It was something of a running joke for a while, the indie sensation or, more likely, a former WWE superstar turning up at Soundstage 21 at Universal Studios, Orlando with a slightly different name and look and imitation theme music, ready to entertain the hundreds stuffed into the Impact Zone.
Most of the big debuts were reserved for such stars, with homegrown or as yet unproven talents usually being introduced with little pomp or circumstance.
As TNA/IMPACT grew and attempted to compete as America’s number two wrestling promotion, they desperately sought out talent that their potential audience may have been familiar with from being on television with another company.
Everyone from the Basham Brothers, Orlando Jordan and Tomko to Daivari, the Heart Throbs and Marc Mero wrestled for the organisation over the years.
But we’re not here to talk about them!
No, we’re here to talk about actual stars, because TNA/Impact certainly had plenty of those on offer, too.

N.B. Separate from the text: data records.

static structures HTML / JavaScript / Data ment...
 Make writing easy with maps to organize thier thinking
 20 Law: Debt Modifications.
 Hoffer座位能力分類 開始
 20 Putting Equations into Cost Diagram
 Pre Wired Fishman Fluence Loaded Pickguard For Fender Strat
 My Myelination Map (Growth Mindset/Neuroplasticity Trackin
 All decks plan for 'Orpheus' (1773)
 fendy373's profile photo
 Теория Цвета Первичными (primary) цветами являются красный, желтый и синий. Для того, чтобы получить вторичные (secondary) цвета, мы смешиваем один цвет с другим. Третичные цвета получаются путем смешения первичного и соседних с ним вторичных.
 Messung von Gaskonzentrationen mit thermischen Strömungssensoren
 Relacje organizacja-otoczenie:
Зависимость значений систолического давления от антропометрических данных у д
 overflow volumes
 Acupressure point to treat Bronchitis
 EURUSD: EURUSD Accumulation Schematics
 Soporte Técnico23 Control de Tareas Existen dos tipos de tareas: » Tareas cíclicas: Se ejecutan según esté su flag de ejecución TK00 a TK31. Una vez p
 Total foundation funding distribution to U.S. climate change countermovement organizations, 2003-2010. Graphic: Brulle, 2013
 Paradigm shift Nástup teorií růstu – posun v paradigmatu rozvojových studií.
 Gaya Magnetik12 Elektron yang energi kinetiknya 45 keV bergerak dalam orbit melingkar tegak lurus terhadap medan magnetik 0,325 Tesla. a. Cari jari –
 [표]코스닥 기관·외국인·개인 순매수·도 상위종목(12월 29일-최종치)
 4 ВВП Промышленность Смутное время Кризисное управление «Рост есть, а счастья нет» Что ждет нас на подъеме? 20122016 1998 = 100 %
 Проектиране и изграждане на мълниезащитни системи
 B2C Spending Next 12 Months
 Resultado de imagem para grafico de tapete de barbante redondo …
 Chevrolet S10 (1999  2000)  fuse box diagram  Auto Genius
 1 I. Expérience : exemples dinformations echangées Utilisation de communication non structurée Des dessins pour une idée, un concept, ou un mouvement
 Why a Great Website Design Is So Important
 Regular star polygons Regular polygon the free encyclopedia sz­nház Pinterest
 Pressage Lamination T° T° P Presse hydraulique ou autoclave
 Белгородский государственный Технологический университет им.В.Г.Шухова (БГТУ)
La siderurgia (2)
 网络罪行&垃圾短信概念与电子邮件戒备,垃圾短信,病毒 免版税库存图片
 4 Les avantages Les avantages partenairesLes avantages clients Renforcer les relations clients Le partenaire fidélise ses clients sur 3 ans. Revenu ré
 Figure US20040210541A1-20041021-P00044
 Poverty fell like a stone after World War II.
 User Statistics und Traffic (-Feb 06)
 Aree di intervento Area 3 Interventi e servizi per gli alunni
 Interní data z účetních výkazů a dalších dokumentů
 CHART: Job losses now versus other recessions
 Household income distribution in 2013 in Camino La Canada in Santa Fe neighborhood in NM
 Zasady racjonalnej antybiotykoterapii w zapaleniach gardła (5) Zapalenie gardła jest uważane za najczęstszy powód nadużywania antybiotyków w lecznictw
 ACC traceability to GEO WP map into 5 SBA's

There’s no doubt that your Kevin Nashs, Booker Ts, Drew McIntyres and the like brought intrigue, but how did TNA handle their introductions and do their debuts make the grade here?
10. Jeff Hardy
By April of 2003, Jeff Hardy was beyond burned out and desperately needed a reprieve from falling off ladders for a while.
After being released from his WWE contract due to substance and disciplinary issues, the Charismatic Enigma – who was only 24 years-old at the time – decided to take a break from the business.
The door was open for a WWE return when his mind and body were fit and ready but Hardy had other ideas and showed up in TNA, land of decent pay for a much reduced schedule, for their second anniversary show on June 23rd, 2004.
Answering the open challenge of X-Division Champion AJ Styles, Jeff emerged to a thunderous ovation – well, as thunderous as a few hundred people in the Nashville Fairgrounds can be, anyway.
He looked like a star during his entrance and that carried over into the match itself, a nice taster of things to come as Hardy looked sharp while having a good, competitive match with The Phenomenal One.
In the end, Hardy didn’t win the title thanks to interference from Kid Kash and Dallas, but he did get to stand tall and make the save with a steel chair and a Swanton Bomb.
A genuine surprise and a good performance to boot, Hardy’s TNA inauguration helped raise hopes for a longer run to come.